= Task statement =
Take from the records below each line that holds "pathogen".

(Collected data entries)
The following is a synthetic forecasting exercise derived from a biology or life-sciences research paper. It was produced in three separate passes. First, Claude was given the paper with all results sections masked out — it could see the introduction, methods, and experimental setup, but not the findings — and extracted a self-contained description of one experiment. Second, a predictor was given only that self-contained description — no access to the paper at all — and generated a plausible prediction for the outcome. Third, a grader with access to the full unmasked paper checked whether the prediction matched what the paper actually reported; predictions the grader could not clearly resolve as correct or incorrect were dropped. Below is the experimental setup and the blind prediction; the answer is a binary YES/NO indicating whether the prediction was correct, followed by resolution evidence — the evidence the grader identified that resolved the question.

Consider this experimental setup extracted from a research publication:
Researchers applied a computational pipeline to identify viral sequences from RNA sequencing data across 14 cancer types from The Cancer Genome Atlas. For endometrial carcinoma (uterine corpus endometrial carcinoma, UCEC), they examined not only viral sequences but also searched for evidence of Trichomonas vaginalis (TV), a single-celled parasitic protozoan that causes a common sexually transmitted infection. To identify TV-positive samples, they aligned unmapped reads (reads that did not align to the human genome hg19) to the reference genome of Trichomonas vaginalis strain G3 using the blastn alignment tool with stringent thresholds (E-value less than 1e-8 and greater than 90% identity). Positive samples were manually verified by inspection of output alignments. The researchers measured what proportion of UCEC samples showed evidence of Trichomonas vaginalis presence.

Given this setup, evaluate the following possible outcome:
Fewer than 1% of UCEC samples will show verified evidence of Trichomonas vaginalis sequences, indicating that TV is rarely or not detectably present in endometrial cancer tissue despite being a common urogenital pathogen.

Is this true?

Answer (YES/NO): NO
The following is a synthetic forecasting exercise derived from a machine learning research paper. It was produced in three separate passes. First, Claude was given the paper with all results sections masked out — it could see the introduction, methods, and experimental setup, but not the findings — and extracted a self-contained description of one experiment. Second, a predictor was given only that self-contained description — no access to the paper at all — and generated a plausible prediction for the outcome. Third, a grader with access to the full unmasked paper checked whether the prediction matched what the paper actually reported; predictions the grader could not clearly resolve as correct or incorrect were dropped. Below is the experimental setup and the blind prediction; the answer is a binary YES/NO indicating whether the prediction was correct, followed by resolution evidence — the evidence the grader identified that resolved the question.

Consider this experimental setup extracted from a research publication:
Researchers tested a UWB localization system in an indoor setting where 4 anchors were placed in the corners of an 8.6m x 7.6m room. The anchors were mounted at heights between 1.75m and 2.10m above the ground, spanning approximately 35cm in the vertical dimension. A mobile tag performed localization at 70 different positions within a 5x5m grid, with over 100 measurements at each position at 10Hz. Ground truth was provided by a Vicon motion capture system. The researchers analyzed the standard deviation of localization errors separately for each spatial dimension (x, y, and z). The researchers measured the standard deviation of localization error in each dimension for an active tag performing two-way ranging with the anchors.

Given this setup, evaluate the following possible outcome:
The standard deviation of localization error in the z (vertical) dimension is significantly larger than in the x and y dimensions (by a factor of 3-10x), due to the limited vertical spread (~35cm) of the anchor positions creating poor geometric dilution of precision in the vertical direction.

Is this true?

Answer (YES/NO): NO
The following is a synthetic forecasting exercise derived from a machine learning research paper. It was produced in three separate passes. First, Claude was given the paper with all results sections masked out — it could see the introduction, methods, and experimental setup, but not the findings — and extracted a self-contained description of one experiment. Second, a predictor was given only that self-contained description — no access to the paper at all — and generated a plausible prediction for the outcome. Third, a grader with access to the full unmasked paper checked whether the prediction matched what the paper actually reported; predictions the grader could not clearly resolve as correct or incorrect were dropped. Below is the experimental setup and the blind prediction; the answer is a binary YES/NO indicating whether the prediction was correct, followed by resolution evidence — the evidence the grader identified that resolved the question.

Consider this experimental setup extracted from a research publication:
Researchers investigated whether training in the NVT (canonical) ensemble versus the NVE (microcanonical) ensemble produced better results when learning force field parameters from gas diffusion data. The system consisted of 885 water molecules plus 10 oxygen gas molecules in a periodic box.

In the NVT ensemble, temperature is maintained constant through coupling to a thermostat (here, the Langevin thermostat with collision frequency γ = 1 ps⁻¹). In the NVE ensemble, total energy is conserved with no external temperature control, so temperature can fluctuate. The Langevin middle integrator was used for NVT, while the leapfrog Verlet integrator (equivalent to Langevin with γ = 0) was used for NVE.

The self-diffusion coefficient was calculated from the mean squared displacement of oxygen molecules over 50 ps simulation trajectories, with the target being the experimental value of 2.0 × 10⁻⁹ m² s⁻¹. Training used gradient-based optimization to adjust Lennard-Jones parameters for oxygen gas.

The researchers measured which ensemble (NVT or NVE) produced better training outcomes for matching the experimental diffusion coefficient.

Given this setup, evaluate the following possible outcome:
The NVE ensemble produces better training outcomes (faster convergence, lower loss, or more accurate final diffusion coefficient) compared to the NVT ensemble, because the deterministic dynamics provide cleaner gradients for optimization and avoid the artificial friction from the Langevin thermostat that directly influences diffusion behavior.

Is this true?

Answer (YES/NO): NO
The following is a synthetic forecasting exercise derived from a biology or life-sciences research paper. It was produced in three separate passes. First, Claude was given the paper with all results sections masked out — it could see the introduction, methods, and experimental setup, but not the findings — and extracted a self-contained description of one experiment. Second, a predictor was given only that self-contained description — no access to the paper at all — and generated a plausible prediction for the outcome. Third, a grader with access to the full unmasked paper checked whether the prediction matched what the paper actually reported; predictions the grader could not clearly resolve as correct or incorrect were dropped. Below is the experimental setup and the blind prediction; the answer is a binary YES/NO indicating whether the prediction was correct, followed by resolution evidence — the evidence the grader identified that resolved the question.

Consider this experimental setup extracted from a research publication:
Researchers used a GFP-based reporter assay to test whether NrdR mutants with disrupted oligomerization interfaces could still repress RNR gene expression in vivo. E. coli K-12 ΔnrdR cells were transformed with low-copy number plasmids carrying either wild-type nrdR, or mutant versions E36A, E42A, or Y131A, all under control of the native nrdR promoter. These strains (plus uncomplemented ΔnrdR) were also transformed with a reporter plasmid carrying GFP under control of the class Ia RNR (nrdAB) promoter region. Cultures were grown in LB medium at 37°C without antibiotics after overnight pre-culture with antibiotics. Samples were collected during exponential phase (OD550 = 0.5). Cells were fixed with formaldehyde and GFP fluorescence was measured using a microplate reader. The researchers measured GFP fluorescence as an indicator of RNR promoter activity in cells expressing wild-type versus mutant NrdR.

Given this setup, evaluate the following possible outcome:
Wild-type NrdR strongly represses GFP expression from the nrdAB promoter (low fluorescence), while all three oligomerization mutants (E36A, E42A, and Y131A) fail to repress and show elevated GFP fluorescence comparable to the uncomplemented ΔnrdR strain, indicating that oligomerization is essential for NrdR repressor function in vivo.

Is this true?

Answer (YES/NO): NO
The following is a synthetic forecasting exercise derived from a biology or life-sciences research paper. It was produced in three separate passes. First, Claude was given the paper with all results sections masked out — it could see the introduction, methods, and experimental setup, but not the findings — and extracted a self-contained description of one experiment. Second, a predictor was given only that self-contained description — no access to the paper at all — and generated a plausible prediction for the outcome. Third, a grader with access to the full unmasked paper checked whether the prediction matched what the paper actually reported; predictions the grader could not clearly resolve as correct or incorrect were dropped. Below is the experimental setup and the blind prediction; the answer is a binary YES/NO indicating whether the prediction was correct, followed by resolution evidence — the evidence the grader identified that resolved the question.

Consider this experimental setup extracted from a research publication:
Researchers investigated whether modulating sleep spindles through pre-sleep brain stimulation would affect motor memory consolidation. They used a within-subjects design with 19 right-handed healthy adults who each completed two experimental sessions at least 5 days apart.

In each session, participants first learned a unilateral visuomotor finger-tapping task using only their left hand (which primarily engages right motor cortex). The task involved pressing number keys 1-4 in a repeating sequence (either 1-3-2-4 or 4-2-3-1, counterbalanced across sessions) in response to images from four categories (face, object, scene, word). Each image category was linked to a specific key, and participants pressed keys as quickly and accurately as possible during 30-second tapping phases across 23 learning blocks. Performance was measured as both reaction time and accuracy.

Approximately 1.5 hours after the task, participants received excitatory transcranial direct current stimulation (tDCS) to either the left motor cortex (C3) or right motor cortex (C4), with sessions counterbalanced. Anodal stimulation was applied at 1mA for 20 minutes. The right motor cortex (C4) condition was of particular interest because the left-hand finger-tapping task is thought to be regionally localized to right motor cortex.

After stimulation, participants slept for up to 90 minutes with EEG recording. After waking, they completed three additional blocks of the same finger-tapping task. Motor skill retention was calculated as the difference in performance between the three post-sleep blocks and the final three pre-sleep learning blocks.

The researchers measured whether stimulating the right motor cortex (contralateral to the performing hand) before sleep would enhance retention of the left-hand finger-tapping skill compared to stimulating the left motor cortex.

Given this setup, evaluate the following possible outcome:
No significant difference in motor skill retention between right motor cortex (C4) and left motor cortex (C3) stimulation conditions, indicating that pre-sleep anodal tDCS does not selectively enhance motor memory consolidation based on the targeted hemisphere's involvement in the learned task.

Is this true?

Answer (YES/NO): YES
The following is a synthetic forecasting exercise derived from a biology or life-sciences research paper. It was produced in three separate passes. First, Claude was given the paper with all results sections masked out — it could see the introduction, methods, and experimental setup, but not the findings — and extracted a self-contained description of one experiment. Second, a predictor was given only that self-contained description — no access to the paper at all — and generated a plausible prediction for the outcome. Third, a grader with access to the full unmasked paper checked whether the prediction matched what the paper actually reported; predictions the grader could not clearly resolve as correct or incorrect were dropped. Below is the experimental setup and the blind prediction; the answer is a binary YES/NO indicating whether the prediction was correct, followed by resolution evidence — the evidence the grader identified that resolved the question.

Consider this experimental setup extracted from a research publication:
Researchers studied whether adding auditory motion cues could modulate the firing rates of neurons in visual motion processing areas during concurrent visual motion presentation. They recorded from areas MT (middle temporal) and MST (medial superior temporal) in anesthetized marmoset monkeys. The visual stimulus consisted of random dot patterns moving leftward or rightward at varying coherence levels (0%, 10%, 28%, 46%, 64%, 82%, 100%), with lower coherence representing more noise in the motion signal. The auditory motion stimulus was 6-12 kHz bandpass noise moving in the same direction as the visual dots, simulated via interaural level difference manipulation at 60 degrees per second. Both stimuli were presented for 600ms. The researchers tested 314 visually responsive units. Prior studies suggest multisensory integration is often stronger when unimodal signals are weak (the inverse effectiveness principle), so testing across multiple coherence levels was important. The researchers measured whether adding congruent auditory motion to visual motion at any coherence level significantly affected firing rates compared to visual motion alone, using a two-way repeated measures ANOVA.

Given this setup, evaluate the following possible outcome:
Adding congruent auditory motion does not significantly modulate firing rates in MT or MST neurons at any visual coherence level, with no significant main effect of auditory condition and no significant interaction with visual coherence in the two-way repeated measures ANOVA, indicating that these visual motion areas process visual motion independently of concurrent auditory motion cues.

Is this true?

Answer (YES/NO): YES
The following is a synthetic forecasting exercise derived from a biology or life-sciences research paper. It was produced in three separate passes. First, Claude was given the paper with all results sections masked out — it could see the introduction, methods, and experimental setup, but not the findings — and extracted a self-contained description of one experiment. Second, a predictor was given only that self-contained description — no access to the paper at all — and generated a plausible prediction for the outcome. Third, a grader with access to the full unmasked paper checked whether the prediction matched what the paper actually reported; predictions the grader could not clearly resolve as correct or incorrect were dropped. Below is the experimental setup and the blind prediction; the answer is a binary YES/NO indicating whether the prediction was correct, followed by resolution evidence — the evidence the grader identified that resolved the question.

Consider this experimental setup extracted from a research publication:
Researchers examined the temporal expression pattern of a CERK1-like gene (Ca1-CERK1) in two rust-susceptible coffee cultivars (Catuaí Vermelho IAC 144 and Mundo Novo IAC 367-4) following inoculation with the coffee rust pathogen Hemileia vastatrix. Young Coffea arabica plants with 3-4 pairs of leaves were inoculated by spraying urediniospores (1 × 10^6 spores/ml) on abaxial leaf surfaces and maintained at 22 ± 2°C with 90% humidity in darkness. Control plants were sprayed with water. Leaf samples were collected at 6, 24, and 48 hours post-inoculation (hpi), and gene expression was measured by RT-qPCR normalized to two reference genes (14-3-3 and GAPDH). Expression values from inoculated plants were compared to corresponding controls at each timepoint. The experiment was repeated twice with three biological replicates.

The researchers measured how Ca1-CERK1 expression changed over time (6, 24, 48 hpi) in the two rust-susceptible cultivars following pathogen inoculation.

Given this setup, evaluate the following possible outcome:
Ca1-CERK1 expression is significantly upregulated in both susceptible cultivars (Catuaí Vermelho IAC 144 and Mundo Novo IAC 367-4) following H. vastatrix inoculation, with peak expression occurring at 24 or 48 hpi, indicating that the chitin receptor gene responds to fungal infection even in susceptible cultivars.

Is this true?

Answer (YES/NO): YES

= Answer section =
Fewer than 1% of UCEC samples will show verified evidence of Trichomonas vaginalis sequences, indicating that TV is rarely or not detectably present in endometrial cancer tissue despite being a common urogenital pathogen.
Researchers examined the temporal expression pattern of a CERK1-like gene (Ca1-CERK1) in two rust-susceptible coffee cultivars (Catuaí Vermelho IAC 144 and Mundo Novo IAC 367-4) following inoculation with the coffee rust pathogen Hemileia vastatrix. Young Coffea arabica plants with 3-4 pairs of leaves were inoculated by spraying urediniospores (1 × 10^6 spores/ml) on abaxial leaf surfaces and maintained at 22 ± 2°C with 90% humidity in darkness. Control plants were sprayed with water. Leaf samples were collected at 6, 24, and 48 hours post-inoculation (hpi), and gene expression was measured by RT-qPCR normalized to two reference genes (14-3-3 and GAPDH). Expression values from inoculated plants were compared to corresponding controls at each timepoint. The experiment was repeated twice with three biological replicates.
The researchers measured how Ca1-CERK1 expression changed over time (6, 24, 48 hpi) in the two rust-susceptible cultivars following pathogen inoculation.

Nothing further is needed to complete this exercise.